One of the great churches of the 12th century, St Mary's Abbey, was built by the Augustinians on lands presented to them by Hugh de Lacy, Overlord of Meath and surrounding areas. In the 16th century a massive square tower was built alongside the earlier round tower. The latter is no longer standing but the scar where it was joined onto the square tower is clearly visible on its northern face.

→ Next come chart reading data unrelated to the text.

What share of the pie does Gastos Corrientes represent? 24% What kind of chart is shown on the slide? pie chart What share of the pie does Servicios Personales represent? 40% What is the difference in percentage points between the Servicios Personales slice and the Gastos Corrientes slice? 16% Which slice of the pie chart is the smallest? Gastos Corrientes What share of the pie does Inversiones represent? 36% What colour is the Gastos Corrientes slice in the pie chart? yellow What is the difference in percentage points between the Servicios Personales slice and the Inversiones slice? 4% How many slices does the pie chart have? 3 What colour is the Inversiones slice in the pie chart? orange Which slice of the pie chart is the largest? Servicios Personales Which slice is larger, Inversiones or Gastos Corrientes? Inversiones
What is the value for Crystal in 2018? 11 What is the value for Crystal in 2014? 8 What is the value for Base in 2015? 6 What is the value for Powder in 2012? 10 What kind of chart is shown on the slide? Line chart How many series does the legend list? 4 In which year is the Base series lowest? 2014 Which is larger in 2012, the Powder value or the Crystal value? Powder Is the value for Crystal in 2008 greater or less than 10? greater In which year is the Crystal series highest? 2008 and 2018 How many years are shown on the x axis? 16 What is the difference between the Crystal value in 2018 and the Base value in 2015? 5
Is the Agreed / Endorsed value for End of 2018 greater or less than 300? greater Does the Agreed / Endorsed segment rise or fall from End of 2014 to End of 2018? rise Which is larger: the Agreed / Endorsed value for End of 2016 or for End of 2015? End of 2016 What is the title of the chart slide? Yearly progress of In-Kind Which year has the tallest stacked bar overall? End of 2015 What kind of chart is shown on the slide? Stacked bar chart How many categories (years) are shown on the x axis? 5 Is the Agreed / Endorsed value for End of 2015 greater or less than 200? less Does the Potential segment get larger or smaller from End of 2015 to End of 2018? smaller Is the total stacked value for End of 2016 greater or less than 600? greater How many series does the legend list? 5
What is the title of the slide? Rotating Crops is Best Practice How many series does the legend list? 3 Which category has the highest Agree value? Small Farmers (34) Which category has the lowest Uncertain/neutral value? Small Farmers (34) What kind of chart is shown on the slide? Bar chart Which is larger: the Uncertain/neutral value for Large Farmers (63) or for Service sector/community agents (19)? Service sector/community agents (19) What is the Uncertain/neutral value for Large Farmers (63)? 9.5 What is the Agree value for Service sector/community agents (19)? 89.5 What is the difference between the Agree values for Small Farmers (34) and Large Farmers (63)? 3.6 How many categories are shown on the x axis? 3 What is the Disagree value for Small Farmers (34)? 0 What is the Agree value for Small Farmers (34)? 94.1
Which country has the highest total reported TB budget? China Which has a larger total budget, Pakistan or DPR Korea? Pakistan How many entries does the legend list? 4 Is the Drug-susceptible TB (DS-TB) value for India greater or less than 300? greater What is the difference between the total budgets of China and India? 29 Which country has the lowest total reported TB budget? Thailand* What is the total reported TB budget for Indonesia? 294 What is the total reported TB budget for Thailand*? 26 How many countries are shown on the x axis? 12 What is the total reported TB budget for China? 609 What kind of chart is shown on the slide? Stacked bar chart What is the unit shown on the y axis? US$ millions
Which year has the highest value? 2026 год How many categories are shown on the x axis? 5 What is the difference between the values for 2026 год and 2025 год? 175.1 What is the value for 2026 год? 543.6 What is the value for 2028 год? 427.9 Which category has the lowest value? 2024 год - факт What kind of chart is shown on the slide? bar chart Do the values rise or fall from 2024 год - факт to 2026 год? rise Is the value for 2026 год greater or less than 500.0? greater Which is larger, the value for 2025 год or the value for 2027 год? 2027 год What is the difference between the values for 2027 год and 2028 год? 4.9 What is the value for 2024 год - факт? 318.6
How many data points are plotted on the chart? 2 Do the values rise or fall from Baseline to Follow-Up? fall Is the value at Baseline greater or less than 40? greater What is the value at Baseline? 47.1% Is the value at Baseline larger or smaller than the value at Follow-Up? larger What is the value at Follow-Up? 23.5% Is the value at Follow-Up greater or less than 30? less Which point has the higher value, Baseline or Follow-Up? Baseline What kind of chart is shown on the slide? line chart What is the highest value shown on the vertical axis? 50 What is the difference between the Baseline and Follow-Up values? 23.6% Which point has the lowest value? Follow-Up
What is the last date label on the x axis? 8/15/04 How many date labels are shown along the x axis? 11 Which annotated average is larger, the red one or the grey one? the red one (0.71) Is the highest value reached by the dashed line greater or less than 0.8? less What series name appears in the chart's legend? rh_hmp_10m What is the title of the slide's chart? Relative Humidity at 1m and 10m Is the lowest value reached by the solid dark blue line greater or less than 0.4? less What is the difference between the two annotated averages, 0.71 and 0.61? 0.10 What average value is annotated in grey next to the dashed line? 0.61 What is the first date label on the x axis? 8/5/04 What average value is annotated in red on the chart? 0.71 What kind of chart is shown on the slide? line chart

In the churchyard are two Celtic high crosses -The North Cross and The South Cross. These are believed to date from the 10th century. They are similar to The Great Cross of Monasterboice. Within the church are some early cross-slabs, a Romanesque pilaster-capital and the base and head of the South Cross. In the aisle are some 16th and 17th century monuments including an effigial tomb of Dr. Cusack, Bishop of Meath 1679-88. Also here are two tombs - one covers the remains of Lord Bellew who was killed in action at the Battle of Aughrim 1691 and a mensa-slab is supported by tomb-surrounds bearing the arms of Bellew, Plunkett, Preston and St Lawrence. The east window (bearing the arms of Sir John Bellew and Dame Ismay Nugent beneath it) is a 1587 post-Gothic replacement. The remains of this abbey are joined in the grounds by the now disused St.Cianan's Church of Ireland church which was built in 1816.
Interred in the graveyard are the remains of Catholic, Church of Ireland and Huguenot believers. The ruins of St Cianan's original stone church, built in 489, are to the northwest of St Mary's Abbey and across the road from it.